Ak, İslam ekonomisinin derin tarihsel köklere sahip olduğunu dile getirerek, “İktisat kelimesi, İslami değerlerden esinlenerek tasarruf etme ölçümlü ve dengeli anlamalarını ifade etmektedir. Din, kültür ve inanç toplumsal ve yönetsel düzeni derinden etkileyen önemli parametrelerdir. Dünyada birçok toplumda uygulanan en adil, teknik sistemlerden birisi olarak sürdürülebilir ekonomik kalkınma için kendisine has yaklaşımlara sahiptir.” diye konuştu.
Dünyada görülen temel sorunların başında yoksulluk, enflasyon, gelir dağılımı adaletsizliği ve işsizlik konularının geldiğini belirten Ak, adaletli, üretim ve paylaşım noktasından kaynaklanan hakkaniyetli dağılımlar ve adil fırsat eşitliğine dayanan yeni bir evrensel ekonomik sistemin arayışının önem arz ettiğini kaydetti.

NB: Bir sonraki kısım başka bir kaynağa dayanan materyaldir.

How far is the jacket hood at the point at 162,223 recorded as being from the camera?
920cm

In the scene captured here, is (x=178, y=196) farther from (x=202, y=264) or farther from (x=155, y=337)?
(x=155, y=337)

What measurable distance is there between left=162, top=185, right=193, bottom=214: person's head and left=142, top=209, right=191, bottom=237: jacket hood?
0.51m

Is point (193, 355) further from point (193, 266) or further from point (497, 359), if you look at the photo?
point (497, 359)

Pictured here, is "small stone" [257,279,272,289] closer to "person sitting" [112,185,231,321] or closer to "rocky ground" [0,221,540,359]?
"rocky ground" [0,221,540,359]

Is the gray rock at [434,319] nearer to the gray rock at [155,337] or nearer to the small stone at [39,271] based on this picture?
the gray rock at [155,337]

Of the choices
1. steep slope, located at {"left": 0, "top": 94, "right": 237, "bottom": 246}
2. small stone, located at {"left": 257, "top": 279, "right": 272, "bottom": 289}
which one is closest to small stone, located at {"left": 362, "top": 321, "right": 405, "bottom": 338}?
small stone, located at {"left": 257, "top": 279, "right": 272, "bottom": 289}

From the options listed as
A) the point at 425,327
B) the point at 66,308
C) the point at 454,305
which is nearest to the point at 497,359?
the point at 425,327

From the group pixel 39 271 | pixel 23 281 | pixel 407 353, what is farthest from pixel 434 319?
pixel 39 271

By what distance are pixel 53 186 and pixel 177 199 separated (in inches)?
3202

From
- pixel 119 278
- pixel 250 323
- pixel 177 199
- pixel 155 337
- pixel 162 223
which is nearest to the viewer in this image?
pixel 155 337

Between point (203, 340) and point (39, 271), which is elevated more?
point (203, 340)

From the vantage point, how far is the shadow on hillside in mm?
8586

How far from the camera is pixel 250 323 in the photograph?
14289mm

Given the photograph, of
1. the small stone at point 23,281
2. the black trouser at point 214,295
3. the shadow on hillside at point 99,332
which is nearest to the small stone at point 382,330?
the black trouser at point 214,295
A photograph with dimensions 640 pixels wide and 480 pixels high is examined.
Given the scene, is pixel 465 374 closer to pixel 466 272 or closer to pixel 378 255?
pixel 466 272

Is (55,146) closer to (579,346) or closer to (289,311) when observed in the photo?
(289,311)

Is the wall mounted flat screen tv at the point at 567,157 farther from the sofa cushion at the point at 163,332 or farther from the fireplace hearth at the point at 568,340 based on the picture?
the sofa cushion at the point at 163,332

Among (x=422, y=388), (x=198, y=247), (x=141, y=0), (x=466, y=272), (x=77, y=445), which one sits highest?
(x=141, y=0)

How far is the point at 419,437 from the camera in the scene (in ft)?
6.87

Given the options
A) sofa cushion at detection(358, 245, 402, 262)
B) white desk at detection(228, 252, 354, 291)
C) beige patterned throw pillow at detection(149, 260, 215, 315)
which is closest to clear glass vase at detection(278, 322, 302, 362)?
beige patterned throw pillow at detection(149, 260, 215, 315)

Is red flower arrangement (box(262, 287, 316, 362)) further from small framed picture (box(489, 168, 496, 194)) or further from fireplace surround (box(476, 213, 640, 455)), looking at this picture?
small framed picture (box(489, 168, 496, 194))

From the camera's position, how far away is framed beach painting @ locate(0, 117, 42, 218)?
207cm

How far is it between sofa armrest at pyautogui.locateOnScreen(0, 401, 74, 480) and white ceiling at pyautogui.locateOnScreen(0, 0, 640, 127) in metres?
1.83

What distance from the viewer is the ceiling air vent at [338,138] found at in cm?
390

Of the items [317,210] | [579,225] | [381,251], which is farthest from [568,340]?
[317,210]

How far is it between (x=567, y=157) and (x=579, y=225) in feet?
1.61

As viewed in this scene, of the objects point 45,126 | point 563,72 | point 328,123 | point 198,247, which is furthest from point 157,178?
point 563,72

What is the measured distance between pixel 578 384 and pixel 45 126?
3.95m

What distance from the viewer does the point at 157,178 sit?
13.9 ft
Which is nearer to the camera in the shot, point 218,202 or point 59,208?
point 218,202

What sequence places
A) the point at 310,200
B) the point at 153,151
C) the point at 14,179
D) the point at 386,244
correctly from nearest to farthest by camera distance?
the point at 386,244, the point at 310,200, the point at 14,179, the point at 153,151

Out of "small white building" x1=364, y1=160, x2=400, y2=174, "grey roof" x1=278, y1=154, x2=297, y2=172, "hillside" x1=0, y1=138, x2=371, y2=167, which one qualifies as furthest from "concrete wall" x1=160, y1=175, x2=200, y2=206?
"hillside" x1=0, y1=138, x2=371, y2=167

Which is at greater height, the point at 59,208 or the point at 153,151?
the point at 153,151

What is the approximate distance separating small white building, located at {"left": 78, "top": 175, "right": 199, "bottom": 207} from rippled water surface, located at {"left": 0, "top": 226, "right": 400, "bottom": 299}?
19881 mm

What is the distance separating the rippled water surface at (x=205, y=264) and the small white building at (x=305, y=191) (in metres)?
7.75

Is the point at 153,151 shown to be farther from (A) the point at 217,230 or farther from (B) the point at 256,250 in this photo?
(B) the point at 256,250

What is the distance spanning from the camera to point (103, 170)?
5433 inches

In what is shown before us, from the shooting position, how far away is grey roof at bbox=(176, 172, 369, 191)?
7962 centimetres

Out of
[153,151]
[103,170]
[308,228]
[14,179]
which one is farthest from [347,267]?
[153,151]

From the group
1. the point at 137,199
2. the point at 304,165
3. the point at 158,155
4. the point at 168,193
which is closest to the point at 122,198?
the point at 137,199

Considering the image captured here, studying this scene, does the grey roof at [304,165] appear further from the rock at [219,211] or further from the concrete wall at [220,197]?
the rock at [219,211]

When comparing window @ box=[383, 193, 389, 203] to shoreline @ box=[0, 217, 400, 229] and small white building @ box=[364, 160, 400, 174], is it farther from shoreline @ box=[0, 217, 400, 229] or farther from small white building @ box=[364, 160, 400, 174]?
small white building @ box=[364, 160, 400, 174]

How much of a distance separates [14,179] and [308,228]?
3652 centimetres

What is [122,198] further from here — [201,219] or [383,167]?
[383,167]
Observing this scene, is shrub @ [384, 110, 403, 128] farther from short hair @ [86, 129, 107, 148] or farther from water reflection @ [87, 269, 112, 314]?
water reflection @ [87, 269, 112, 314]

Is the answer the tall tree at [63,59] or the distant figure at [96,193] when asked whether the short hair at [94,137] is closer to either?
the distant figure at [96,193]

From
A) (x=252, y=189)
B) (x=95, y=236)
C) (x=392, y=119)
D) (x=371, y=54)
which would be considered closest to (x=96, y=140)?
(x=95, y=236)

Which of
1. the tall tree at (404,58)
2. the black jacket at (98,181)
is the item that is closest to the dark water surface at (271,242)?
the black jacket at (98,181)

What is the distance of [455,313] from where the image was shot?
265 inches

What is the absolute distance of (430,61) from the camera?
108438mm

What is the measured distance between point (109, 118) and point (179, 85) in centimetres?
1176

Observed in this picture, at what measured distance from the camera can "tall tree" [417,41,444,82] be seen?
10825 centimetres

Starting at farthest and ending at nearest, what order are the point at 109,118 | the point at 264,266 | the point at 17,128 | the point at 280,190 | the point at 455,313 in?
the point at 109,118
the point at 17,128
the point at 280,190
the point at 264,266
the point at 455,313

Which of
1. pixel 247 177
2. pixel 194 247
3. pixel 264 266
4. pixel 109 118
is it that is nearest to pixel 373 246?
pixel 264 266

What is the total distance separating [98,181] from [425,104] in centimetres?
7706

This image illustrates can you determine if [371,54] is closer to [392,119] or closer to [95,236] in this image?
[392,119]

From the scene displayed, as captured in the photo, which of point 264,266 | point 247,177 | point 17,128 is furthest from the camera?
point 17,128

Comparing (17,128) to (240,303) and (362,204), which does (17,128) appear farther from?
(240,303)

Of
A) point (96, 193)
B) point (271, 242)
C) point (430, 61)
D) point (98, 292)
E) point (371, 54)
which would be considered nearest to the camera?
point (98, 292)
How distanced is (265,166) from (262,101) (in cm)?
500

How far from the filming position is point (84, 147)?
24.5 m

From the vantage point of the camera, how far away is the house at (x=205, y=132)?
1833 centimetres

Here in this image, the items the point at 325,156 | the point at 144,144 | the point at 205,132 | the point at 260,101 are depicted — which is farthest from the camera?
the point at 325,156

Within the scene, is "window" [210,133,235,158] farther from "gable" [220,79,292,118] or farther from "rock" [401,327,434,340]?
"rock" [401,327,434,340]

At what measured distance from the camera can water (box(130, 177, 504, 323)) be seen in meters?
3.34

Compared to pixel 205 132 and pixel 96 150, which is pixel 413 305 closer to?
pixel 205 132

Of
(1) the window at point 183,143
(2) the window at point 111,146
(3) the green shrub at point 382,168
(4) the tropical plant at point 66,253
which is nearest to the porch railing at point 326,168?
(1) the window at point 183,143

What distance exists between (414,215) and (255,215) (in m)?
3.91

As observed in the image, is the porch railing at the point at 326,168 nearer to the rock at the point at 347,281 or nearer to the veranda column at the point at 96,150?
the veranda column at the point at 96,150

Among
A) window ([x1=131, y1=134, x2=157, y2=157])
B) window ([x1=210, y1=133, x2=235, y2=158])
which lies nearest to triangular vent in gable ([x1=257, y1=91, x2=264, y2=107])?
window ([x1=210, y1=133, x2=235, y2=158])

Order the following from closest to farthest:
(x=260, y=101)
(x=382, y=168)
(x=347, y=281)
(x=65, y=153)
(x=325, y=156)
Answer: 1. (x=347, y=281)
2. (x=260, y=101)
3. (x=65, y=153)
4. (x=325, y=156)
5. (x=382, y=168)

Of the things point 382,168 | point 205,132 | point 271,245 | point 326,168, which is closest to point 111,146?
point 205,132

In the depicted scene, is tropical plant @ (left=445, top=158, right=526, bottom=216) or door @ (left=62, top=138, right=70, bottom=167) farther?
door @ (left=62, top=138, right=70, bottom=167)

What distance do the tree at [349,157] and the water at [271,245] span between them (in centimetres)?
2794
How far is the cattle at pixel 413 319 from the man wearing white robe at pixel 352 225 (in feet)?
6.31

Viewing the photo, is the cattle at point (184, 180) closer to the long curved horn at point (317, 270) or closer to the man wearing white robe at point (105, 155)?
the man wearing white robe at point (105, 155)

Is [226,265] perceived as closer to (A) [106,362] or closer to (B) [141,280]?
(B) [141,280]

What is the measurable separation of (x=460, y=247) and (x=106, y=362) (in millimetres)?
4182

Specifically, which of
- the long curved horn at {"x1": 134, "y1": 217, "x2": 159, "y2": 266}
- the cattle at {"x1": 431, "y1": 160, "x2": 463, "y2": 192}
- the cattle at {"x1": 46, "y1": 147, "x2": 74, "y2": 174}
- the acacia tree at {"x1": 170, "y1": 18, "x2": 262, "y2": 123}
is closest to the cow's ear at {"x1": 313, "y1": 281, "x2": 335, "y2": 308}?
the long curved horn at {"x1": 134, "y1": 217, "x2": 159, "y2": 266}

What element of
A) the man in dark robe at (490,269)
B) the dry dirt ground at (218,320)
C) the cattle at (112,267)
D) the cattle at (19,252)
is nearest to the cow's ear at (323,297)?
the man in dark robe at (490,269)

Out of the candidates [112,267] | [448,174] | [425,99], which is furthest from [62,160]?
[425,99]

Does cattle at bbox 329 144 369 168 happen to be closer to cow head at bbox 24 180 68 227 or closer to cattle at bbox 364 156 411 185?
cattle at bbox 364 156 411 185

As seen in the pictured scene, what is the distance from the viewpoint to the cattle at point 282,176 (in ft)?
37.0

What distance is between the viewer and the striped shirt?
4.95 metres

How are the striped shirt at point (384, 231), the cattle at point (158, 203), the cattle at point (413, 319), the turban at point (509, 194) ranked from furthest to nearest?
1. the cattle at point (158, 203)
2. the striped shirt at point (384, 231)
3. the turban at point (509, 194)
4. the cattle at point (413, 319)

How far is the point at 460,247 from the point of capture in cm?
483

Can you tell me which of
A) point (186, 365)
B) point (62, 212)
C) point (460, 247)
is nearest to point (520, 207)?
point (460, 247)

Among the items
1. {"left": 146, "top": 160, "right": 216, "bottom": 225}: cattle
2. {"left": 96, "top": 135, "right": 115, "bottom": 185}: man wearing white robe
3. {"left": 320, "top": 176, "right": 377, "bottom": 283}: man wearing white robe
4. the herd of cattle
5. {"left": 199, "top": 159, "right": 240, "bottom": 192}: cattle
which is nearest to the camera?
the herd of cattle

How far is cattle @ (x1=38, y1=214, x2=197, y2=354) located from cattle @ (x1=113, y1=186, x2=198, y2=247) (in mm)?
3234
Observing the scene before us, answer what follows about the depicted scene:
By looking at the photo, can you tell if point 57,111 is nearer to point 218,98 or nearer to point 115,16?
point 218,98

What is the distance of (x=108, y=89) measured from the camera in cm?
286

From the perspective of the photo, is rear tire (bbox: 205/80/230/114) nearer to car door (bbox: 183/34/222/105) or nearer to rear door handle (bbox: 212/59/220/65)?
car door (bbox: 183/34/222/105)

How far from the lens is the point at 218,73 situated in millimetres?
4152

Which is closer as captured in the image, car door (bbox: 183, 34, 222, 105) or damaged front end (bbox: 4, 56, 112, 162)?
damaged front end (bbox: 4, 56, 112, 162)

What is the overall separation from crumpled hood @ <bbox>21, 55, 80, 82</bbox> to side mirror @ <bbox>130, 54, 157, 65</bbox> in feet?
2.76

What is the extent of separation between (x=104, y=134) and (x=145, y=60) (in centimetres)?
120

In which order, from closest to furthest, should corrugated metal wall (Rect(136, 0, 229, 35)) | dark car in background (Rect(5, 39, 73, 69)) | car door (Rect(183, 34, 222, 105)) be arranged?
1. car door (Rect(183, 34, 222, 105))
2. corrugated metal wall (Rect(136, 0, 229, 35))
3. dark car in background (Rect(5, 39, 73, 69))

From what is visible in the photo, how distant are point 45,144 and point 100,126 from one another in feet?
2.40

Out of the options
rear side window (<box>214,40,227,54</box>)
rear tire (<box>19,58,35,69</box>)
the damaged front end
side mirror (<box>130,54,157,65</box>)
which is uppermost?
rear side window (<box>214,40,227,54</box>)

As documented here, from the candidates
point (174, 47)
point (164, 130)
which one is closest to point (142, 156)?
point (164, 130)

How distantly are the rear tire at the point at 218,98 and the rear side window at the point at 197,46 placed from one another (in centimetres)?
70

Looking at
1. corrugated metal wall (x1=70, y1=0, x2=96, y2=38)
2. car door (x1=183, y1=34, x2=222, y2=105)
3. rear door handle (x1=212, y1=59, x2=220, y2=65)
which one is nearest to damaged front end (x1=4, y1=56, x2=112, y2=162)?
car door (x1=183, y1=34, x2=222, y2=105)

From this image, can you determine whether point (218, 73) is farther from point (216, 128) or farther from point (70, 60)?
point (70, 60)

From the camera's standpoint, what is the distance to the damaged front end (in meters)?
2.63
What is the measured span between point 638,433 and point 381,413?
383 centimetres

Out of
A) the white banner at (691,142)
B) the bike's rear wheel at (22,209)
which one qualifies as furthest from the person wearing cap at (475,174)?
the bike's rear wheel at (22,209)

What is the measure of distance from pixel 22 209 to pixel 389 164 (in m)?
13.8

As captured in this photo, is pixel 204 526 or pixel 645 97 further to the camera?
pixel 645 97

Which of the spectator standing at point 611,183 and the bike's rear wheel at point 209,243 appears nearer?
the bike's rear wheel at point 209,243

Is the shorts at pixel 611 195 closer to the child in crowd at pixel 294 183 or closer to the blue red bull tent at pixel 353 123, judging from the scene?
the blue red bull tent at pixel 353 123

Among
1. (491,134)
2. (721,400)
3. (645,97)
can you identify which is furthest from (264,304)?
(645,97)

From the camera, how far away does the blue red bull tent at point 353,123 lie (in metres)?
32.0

Ak, İslam inanç ve yaşayışını, temel dinamiklerin ve ilkelerin arz kaynağı olan düşünsel ve felsefi alt yapısının analiz edilerek çözümleme yapılaması durumunun ortaya çıktığını dile getirerek, “Üretim, büyüme ve sosyal refah bir birileriyle ilişkili kavramlardır. Üretim arttıkça ekonomik büyüme elde edilir ve bunun uzun dönem sonuçları ise sosyal refaha yansıma şeklinde meydana gelir. Sürdürülebilir bir iktisadi büyüme ve dünya piyasalarında rekabet edebilecek şekilde yenilikçi üretim modellerini uygulayabilmek için sosyal refahın olması ve insanların huzurlu şekilde yaşaması ve çalışması gerekmektedir.” değerlendirmesinde bulundu.
- “Amacımız, sürdürülebilir ve uygulanabilir alternatif modeller sunabilmektir”
İKDER Başkanı Mustafa Bolat da, sempozyumda iktisat tarihi, iktisadi büyüme ve kalkınma, finansal piyasalar ve sosyal politika alanında uzman ve yetkin akademisyenler eşliğinde geliştirilmiş model önerilerini ulusal ve uluslararası uzmanların ve ekonomik paydaşların müzakeresine sunduklarını belirtti.
Bolat, çalışmadaki amaçlarının sistemin aksayan yönlerini tamir etmeye yönelik olmadığını belirterek, “Amacımız, adil ve paylaşımcı yönüyle pergelin ayağı sabitlenen tarafında, ekonomik sıkıntılar ile bunalan dünyamıza sürdürülebilir ama aynı zamanda uygulanabilir alternatif modeller ve çıkış yolu sunabilmektir.” dedi.